── Source material ──

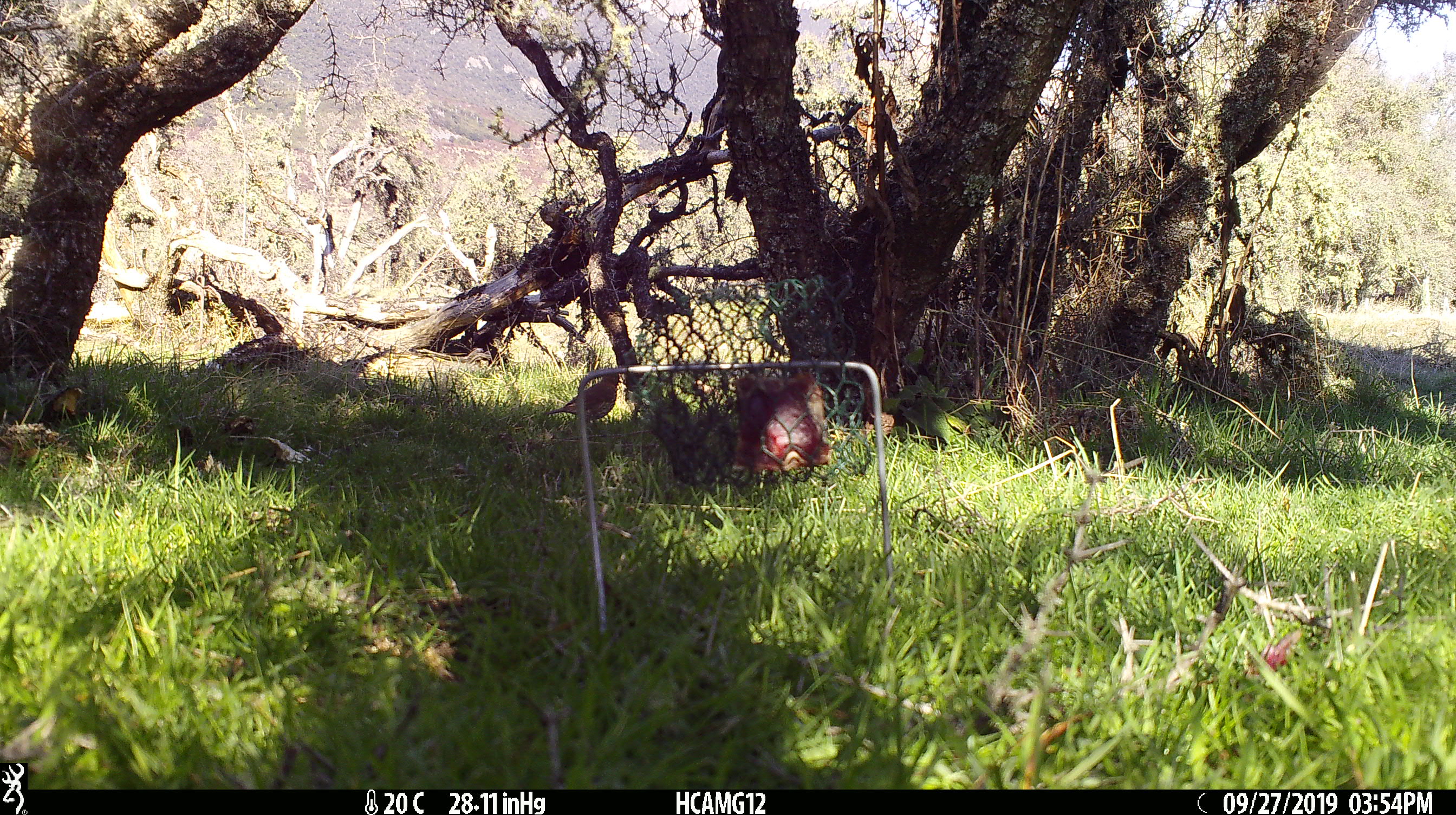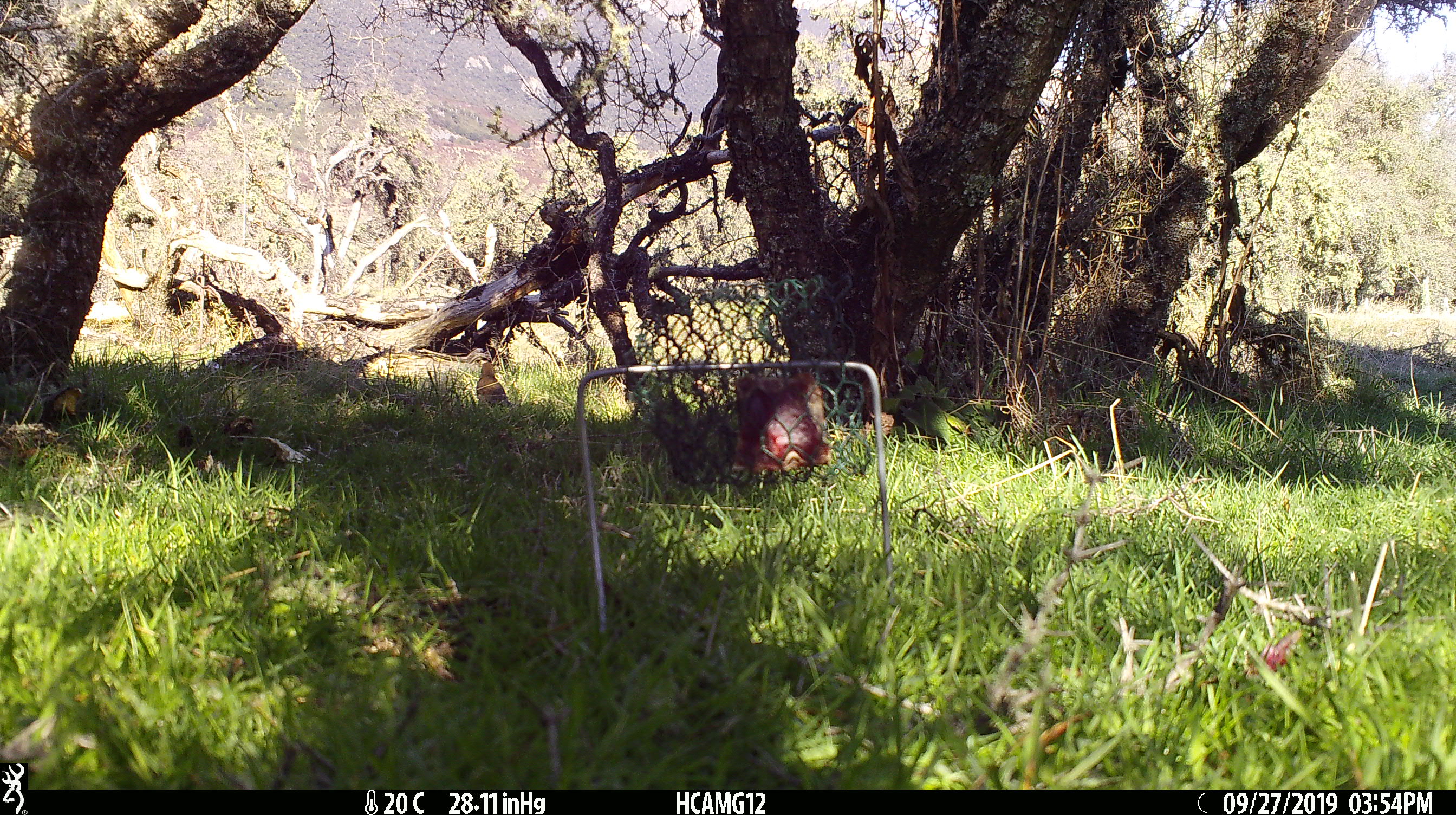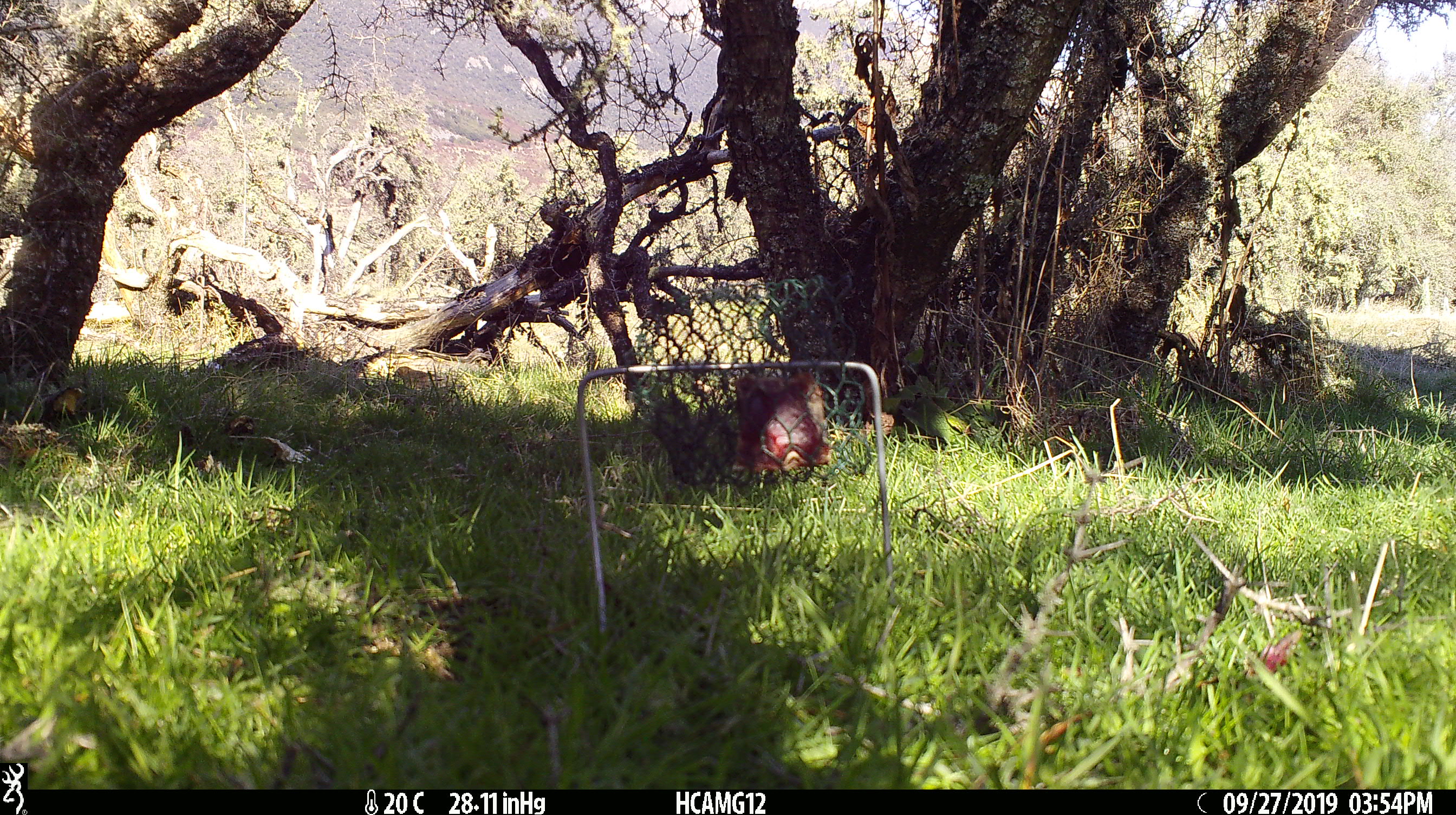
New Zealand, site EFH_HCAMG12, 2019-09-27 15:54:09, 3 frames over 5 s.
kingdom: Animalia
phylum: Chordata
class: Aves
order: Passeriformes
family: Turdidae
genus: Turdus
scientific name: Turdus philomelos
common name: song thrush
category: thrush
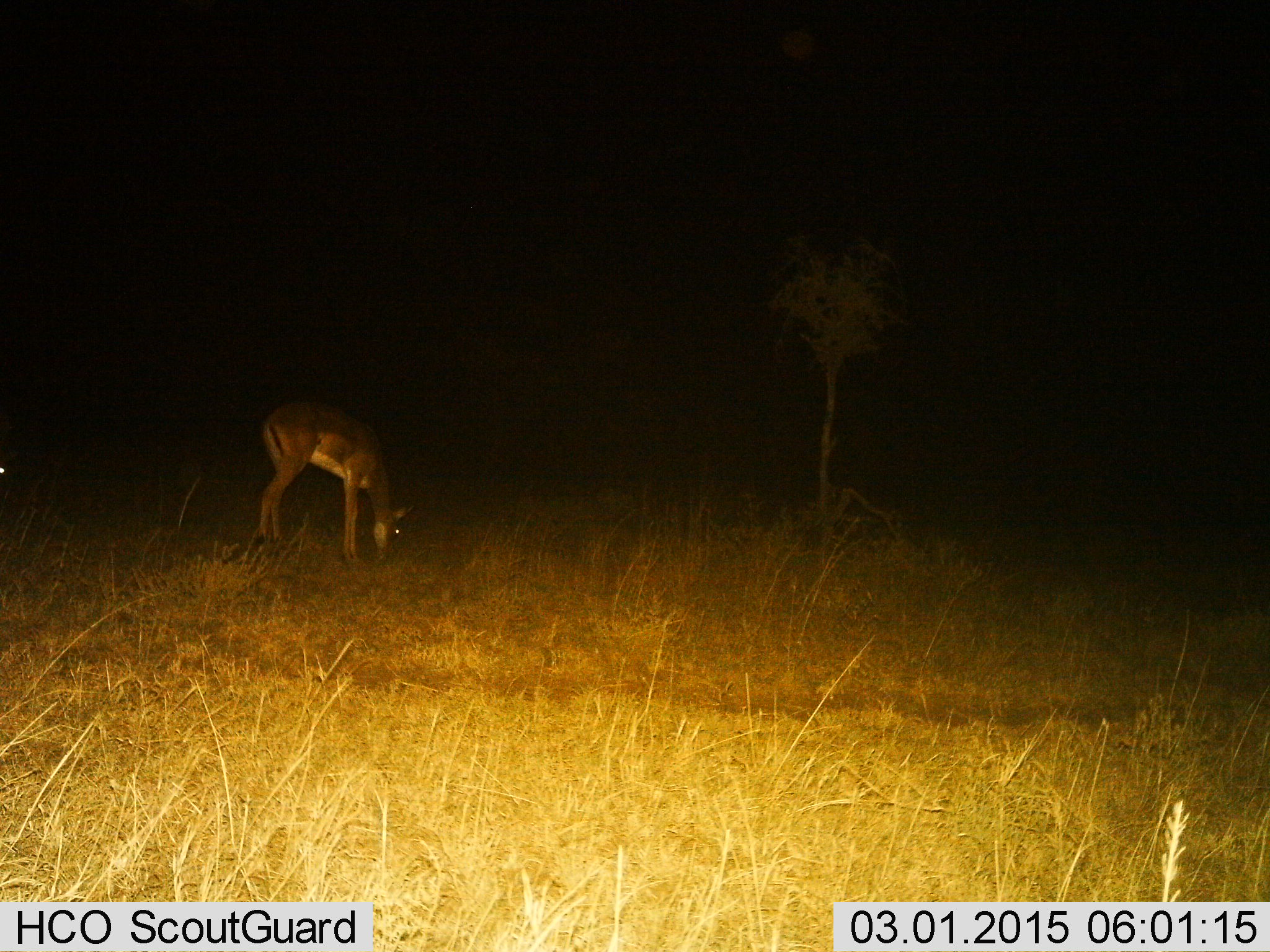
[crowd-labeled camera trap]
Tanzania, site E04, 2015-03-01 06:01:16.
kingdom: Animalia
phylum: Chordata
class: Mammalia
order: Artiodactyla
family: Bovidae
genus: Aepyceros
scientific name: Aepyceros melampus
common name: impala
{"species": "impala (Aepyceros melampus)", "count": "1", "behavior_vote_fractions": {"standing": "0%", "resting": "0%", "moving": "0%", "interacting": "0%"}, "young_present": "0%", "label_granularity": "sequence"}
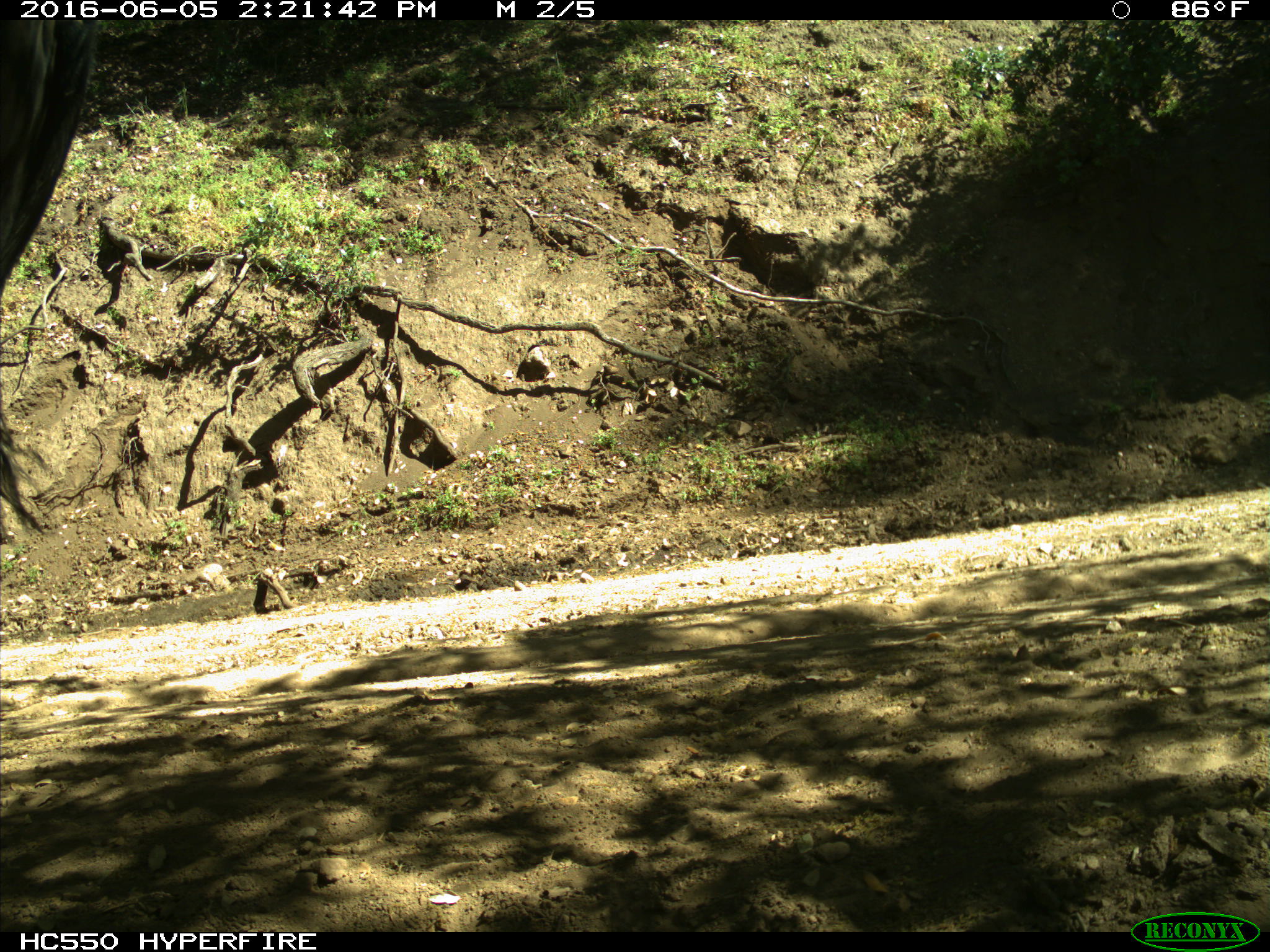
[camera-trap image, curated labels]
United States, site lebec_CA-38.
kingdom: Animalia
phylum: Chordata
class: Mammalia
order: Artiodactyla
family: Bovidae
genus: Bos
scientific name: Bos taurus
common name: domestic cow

───

## Exercise directions
Give all the lines above again, character for character, without pictures.

## Exercise solution
New Zealand, site EFH_HCAMG12, 2019-09-27 15:54:09, 3 frames over 5 s.
kingdom: Animalia
phylum: Chordata
class: Aves
order: Passeriformes
family: Turdidae
genus: Turdus
scientific name: Turdus philomelos
common name: song thrush
category: thrush
[crowd-labeled camera trap]
Tanzania, site E04, 2015-03-01 06:01:16.
kingdom: Animalia
phylum: Chordata
class: Mammalia
order: Artiodactyla
family: Bovidae
genus: Aepyceros
scientific name: Aepyceros melampus
common name: impala
{"species": "impala (Aepyceros melampus)", "count": "1", "behavior_vote_fractions": {"standing": "0%", "resting": "0%", "moving": "0%", "interacting": "0%"}, "young_present": "0%", "label_granularity": "sequence"}
[camera-trap image, curated labels]
United States, site lebec_CA-38.
kingdom: Animalia
phylum: Chordata
class: Mammalia
order: Artiodactyla
family: Bovidae
genus: Bos
scientific name: Bos taurus
common name: domestic cow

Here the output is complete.